Duoandikoetxea's Fourier Analysis, on page 59 (Corollary 3.7) says that:
\begin{equation} \lim_{R \rightarrow \infty}\big\|S_{R}\,f - f\big\|_{p} = 0 \end{equation}
for $1<p<\infty$, where $S_{R}\,f \:$ is such that $\widehat{S_{R}\,f}\left(y\right)$ = $\chi_{(-R,R)}\left(y\right) \,\hat{f}(y)$. He also proves that there is a constant $C_{p}$ such that $||\,S_{R}\,f\,||_{p} \le C_{p}\|\,f\|_{p}$, and that this $C_{p}$ doesn't depend on $R$.
After that he says that this is not true when $p=1$, but he doesn't give a counterexample. What function would contradict this when $p=1$?
Another thing, he obtains the limit above as a consequence of $\|\,S_{R}\,f\,\|_{p} \leq C_{p}\,\|f\|_{p}$. I can prove the limit above for all $f \in L^{p}$ if I know that it is valid for a dense subset, let's say, $S(\mathbb{R})$ (Schwartz class) or $C^{\infty}_{c}$ by approximating $f$ using such functions.
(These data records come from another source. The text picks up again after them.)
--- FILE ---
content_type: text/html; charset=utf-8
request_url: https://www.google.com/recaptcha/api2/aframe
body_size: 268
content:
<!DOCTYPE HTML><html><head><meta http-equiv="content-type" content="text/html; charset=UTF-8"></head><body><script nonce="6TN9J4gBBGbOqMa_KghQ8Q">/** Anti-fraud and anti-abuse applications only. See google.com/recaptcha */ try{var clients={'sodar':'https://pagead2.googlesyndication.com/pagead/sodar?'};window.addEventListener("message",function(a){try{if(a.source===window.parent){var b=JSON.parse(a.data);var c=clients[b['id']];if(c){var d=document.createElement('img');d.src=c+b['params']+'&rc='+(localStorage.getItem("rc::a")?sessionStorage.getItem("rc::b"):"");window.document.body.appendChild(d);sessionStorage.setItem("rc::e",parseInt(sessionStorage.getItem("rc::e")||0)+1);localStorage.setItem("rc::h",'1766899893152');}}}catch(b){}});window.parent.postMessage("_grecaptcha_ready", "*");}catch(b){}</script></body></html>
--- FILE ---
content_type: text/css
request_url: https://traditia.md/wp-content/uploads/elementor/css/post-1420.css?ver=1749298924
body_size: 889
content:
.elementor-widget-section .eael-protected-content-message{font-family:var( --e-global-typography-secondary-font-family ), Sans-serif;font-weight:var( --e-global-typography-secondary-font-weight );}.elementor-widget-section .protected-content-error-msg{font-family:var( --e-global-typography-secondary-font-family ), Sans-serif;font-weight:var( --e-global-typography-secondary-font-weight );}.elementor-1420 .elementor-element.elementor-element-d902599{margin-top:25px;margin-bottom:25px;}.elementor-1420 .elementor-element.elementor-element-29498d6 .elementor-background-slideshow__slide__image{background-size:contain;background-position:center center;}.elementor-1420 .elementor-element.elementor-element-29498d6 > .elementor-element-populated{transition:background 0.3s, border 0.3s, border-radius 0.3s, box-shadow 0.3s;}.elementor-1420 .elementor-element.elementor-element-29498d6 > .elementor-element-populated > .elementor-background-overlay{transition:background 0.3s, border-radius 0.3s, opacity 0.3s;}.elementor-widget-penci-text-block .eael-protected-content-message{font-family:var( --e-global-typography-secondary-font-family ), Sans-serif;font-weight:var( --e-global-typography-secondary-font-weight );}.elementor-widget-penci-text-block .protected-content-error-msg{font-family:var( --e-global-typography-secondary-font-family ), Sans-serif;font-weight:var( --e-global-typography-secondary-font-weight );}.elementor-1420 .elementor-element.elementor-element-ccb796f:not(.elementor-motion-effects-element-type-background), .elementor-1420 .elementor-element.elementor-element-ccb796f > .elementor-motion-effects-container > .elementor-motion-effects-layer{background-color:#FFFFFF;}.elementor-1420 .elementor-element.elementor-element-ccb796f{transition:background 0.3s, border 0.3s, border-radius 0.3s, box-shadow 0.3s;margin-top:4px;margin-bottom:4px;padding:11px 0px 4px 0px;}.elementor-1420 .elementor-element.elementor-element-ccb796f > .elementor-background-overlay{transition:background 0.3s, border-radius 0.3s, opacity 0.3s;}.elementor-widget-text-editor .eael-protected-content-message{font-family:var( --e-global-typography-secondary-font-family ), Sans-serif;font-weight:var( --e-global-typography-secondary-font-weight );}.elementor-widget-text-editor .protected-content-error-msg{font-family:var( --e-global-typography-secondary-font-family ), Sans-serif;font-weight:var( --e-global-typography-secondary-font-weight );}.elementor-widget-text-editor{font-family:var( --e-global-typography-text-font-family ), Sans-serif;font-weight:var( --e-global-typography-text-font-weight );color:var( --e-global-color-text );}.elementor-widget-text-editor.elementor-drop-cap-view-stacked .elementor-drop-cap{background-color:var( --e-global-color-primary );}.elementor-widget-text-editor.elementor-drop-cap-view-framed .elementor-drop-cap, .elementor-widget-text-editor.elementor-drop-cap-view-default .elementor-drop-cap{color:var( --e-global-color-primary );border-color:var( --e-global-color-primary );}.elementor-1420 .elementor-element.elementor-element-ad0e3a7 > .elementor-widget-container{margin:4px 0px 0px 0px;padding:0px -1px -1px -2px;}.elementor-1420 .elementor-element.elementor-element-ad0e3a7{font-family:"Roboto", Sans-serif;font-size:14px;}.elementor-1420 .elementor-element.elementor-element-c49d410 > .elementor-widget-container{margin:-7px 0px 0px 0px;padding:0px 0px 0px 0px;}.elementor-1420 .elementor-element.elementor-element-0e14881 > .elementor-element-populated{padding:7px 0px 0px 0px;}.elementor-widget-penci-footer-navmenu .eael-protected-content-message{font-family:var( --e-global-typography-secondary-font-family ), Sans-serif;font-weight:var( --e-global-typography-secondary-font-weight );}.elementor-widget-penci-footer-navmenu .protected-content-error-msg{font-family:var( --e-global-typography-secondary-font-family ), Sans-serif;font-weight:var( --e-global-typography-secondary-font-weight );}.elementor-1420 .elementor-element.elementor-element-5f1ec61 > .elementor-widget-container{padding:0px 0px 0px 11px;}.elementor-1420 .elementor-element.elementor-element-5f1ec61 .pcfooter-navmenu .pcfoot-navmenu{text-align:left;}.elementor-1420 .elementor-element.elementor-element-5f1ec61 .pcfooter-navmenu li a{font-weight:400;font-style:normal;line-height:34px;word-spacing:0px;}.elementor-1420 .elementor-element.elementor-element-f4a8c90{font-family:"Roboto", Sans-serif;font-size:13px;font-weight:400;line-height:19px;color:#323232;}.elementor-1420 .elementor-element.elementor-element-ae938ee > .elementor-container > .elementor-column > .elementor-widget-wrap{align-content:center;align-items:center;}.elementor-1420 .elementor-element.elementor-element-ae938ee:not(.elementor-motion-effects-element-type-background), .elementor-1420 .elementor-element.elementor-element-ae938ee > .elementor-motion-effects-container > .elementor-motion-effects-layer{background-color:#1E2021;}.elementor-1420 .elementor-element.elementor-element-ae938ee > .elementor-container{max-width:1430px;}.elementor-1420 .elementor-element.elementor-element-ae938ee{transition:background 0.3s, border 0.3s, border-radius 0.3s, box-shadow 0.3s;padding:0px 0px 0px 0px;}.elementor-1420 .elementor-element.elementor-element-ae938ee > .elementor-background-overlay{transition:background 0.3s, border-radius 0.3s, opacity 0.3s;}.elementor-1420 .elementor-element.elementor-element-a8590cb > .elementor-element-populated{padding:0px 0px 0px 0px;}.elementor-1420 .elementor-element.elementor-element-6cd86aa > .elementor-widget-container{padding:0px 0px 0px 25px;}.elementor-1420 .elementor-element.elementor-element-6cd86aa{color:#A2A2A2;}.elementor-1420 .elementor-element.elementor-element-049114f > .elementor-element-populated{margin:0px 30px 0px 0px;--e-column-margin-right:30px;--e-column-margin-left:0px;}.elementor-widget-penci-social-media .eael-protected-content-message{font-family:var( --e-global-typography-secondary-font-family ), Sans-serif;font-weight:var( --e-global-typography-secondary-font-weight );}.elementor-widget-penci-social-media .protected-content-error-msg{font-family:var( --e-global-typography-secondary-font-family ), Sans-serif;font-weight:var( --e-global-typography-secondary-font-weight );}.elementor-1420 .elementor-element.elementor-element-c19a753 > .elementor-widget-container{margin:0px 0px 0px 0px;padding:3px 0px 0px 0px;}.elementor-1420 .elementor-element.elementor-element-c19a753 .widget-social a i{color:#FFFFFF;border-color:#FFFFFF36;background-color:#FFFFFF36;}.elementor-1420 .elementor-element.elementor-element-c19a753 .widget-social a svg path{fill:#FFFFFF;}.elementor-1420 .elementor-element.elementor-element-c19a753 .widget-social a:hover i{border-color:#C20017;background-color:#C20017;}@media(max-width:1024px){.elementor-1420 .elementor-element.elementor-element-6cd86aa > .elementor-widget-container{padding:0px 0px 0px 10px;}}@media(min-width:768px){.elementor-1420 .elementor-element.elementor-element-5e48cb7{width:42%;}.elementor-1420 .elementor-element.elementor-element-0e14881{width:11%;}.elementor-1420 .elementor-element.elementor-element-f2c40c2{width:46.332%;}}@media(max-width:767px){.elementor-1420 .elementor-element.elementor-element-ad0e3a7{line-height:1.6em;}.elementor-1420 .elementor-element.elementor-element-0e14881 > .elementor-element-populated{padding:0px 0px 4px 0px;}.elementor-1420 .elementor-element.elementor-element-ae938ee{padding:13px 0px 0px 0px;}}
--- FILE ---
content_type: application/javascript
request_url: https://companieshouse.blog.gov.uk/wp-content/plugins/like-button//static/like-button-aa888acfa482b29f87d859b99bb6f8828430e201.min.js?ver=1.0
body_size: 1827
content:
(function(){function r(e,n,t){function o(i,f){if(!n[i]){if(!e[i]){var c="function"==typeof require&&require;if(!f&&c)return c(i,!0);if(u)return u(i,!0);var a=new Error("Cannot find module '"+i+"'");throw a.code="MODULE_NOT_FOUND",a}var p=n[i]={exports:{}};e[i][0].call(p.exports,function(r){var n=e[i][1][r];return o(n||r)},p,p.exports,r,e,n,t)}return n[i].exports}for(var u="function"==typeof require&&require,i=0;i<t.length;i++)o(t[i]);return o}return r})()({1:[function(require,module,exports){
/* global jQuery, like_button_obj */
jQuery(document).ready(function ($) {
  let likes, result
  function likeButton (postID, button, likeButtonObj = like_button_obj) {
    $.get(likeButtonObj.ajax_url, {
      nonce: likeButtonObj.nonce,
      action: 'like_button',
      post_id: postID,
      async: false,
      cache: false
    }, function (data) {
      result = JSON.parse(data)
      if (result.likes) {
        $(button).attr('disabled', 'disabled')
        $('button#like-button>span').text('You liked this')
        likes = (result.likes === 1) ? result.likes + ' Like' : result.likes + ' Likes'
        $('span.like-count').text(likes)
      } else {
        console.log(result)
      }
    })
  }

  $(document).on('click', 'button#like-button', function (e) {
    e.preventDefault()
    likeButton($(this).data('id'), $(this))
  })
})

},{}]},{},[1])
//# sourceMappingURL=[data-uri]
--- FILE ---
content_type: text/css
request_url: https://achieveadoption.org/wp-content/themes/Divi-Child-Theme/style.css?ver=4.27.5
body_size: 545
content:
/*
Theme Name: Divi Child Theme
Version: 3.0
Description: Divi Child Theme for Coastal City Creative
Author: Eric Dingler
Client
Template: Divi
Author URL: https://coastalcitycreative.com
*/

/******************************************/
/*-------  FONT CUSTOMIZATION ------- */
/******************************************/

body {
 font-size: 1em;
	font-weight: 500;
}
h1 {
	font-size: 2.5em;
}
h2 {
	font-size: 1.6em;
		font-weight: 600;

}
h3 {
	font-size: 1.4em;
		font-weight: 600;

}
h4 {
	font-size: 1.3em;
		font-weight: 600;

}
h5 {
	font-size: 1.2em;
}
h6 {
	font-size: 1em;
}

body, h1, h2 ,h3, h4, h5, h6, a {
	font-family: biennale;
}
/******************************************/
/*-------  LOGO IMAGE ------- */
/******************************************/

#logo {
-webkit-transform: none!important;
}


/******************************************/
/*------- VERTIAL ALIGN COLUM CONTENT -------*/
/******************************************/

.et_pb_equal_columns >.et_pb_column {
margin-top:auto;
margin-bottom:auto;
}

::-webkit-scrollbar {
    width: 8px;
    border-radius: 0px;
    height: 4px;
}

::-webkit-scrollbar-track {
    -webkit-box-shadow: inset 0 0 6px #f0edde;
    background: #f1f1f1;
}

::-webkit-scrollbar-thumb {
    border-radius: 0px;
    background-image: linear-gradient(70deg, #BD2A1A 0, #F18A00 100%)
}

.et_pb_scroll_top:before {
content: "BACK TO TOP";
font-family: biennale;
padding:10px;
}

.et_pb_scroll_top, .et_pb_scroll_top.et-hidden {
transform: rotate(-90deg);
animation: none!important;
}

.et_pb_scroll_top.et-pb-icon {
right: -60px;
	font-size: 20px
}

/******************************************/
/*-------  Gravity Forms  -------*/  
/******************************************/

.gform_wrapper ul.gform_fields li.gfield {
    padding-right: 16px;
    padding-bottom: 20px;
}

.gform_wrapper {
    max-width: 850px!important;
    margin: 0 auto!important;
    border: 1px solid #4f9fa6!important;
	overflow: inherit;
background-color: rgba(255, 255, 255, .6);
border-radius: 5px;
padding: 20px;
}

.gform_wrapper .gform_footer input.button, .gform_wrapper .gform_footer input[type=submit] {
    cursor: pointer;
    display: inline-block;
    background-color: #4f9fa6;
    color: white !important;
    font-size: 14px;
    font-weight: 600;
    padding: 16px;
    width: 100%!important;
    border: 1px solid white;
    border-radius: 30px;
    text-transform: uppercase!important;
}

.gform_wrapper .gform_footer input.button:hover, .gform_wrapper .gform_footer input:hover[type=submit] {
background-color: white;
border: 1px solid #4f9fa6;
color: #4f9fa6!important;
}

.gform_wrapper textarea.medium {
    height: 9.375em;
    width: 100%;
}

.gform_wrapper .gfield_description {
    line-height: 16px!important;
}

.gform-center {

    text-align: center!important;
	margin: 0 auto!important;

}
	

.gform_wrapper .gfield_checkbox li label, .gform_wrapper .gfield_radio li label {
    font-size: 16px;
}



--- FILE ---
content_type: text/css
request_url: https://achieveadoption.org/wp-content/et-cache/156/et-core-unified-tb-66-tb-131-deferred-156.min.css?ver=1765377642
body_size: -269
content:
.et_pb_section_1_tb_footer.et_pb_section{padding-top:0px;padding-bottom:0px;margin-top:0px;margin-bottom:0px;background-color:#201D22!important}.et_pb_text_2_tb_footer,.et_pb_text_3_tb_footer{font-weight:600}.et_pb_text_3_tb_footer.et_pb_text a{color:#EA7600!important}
How do I prove the limit above for $f$ in any of these spaces?
Suppose we have that $\|S_R f\|_{p}\le C_p\|f\|_{p}$ for some constant $C_p >0$, $p\in (0,\infty)$. Since Schwartz functions are dense in $L^p$, for every $\varepsilon >0$, there exists $g\in\mathcal{S}$ such that $\|f-g\|_{p}<\varepsilon$.
\begin{align} \|S_R f-f\|_{p} & \le\|S_R f-S_R g\|_{p}+\|S_R g-g\|_{p}+\|g-f\|_{p}\\ & \le (1+C_p)\|f-g\|_{p}+\|S_R g-g\|_{p} \end{align} Also, \begin{align} g(x) & =\lim_{R\rightarrow\infty}\int_{|\xi|<R} \hat g(\xi)e^{2\pi ix\xi}d\xi\\ & =\lim_{R\rightarrow\infty} S_R g \end{align}
So for $\varepsilon >0$ as above, there exists a $\tilde R>0$ such that $|S_R g-g|<\varepsilon$ for all $R>\tilde R$. Thus, for all $R>\tilde R$, $\|S_R f-f\|_{p}<C\varepsilon$. But $\varepsilon$ is arbitary.